We've been trying to gain more visibility into our data and see where problems are arising, without building out a full DQ/monitoring solution. It's been really easy to find issues and work to address them with MonteCarlo. There's less guessing where the error is, and in most cases, it is alerting us that table X hasn't been refreshed, or a lot of rows were deleted from table Y etc.


    Yoav K.

Great product, great service!

  • February 24, 2021
  • Review provided by G2

What do you like best about the product?
Monte Carlo is super easy to implement and use, it's basically a "plug & play" product which doesn't require almost any set up from the client's side.
The product itself is great and really helped us address some serious data reliability / observability pain points in our data pipelines.
Their service is great, they are super responsive, always willing to hear new ideas and answer questions in no-time.
What do you dislike about the product?
Nothing I can think of, it's really a great product!
What problems is the product solving and how is that benefiting you?
We use MC mainly for 2 things:
1) Detecting anomalies in out data pipelines.
2) Getting better visibility into our data lineage (which fields/tables are connected to which dashboards).

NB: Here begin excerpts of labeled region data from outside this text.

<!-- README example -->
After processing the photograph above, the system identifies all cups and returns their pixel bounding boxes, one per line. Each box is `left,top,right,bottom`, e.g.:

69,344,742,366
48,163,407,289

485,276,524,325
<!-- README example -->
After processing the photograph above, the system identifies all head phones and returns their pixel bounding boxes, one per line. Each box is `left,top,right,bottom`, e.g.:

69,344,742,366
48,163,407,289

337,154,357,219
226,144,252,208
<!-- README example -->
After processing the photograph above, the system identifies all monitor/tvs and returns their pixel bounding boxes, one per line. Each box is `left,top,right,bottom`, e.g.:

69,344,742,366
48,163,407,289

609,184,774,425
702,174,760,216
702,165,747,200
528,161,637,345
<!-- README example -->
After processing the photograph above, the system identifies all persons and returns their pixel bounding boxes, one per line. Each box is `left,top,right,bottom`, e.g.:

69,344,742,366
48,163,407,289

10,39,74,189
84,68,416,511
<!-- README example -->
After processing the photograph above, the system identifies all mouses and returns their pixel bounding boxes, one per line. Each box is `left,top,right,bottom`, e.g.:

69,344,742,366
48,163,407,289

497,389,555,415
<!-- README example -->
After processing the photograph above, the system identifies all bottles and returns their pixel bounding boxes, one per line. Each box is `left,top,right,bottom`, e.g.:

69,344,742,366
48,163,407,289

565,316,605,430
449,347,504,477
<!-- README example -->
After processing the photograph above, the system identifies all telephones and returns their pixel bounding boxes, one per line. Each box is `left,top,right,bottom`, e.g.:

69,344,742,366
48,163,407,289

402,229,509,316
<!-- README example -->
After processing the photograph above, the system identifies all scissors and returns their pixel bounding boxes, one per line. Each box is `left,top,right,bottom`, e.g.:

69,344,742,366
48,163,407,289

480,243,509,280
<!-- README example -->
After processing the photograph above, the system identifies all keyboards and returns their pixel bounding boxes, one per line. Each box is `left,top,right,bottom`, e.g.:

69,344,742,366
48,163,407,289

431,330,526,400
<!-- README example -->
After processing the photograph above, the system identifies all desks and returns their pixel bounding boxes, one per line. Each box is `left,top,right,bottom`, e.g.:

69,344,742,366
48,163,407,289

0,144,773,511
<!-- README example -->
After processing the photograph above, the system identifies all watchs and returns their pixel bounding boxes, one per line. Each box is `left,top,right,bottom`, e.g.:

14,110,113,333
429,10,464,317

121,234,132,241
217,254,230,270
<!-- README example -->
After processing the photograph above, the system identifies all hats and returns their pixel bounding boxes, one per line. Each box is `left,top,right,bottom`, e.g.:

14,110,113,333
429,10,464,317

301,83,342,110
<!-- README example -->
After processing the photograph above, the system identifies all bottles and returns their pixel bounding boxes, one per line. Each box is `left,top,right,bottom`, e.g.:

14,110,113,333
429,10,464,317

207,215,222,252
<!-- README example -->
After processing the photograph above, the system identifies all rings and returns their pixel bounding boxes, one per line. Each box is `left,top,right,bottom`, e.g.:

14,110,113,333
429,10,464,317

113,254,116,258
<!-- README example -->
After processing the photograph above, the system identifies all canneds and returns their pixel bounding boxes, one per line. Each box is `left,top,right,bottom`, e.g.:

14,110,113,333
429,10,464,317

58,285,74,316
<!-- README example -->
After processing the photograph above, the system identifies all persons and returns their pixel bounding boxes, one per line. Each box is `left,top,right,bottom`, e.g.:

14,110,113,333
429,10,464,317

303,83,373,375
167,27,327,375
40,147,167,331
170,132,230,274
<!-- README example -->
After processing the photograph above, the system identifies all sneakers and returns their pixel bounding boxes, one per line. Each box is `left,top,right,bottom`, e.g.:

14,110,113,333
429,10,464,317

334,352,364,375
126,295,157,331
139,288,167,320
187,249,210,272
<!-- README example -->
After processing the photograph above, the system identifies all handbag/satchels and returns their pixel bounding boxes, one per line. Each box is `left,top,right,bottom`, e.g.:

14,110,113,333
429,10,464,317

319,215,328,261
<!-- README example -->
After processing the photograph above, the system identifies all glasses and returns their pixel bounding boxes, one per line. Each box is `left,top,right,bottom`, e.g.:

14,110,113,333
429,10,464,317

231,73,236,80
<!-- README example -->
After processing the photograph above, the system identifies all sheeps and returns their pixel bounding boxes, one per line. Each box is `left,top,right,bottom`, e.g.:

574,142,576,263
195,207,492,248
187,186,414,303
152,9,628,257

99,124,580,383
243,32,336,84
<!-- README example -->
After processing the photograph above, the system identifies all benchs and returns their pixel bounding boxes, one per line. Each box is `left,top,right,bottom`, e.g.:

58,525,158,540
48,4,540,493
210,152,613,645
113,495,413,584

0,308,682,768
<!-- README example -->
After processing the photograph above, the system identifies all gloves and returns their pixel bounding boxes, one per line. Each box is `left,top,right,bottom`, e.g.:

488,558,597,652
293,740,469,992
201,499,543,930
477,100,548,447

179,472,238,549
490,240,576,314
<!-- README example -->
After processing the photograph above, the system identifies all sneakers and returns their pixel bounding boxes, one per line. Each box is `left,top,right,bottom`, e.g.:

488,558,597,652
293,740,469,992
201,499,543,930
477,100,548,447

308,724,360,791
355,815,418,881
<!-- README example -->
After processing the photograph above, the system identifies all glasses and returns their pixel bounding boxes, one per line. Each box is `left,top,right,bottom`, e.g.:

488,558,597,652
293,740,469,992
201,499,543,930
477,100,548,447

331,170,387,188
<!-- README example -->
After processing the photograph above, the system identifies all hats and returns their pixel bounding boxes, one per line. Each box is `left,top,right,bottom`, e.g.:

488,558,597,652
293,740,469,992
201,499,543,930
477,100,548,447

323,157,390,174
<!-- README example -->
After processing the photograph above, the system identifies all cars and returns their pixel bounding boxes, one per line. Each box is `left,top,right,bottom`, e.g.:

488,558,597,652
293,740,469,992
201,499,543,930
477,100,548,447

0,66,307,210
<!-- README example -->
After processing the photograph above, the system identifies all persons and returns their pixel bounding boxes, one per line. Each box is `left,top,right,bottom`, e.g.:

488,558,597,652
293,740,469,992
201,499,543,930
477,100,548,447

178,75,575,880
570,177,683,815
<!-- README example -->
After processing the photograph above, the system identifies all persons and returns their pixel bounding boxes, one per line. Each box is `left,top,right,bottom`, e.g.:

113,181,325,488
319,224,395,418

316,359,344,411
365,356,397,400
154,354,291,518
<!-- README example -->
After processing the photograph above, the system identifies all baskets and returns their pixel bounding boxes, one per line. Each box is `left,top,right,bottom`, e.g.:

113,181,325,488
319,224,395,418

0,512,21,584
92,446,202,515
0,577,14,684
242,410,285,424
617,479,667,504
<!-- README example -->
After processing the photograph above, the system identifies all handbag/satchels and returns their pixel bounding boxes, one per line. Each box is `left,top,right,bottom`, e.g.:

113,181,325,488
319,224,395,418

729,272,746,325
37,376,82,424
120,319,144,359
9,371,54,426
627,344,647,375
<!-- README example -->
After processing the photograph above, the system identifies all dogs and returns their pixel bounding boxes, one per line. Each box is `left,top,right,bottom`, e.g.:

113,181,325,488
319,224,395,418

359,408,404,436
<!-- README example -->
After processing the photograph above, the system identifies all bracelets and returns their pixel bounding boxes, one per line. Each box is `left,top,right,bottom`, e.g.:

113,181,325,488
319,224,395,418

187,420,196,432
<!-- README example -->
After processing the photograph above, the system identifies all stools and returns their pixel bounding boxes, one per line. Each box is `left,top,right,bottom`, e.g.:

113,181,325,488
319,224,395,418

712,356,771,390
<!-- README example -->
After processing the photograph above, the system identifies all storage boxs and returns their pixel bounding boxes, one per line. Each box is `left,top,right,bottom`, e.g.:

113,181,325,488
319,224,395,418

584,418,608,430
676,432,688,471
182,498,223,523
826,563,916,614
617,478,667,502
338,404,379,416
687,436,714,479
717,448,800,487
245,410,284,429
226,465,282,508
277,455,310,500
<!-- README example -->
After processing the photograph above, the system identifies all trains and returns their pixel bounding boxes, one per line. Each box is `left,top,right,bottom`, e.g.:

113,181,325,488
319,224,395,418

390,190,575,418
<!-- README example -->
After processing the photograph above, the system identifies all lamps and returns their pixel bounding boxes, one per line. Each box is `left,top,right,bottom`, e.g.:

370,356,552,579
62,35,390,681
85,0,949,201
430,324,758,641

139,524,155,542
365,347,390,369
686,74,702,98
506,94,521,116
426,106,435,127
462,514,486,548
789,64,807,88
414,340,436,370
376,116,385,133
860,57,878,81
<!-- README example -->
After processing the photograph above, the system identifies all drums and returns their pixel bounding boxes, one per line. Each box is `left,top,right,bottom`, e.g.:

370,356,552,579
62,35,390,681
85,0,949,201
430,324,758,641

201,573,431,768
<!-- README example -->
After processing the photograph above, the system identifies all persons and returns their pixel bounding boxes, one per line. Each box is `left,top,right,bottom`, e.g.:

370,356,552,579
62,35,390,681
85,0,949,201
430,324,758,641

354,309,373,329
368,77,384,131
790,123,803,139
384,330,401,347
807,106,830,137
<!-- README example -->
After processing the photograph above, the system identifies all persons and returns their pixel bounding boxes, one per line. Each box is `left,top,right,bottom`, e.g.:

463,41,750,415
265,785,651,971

With MC we managed to address both needs in one tool.


    Daniel R.

MC is a must have for every Data Engineer

  • February 22, 2021
  • Review provided by G2

What do you like best about the product?
MC gives me the ability to know at any time the status of my data, freshness, connectivity and anomalies. I catch issues much faster than before, and have better tools to understand it and fix it better and faster!
What do you dislike about the product?
The UI can use some upgrades... for example, edit options, the links between different pages, loading time, and design.
What problems is the product solving and how is that benefiting you?
Data freshness, recreating ETLs in a responsible way, alerting on most valuable tables issues.


    Lior S.

A true data observability shield

  • February 20, 2021
  • Review provided by G2

What do you like best about the product?
I enjoy the fact we don't need to proactively set up monitors for each new table or important metric in our data warehouse. Monte Carlo by default tracks all your tables in your data warehouse.
What do you dislike about the product?
Nothing much, I think there is still room for improvement as to how to distribute the alerts and to gather feedback from your data consumers at the org.
What problems is the product solving and how is that benefiting you?
It helps us distribute the responsibilities and accountability for data observability in the org. As the business grows with its data usage and consumption allocating the observability to one data engineering group is almost impossible, some of the data issues bear for a business context, using Monte Carlo we can make sure data changes are immediately identified and shared with the data publisher and consumers across the org.
Recommendations to others considering the product:
I would recommend you build some sort of an agreement with the teams that will be helping to track the different alerts triggered by MC. It will help you get the context needed to distinguish between a false alert to something that should be investigated.
I.e. a document breaking down which schema/table should be firing alerts to the right email distribution or slack channel.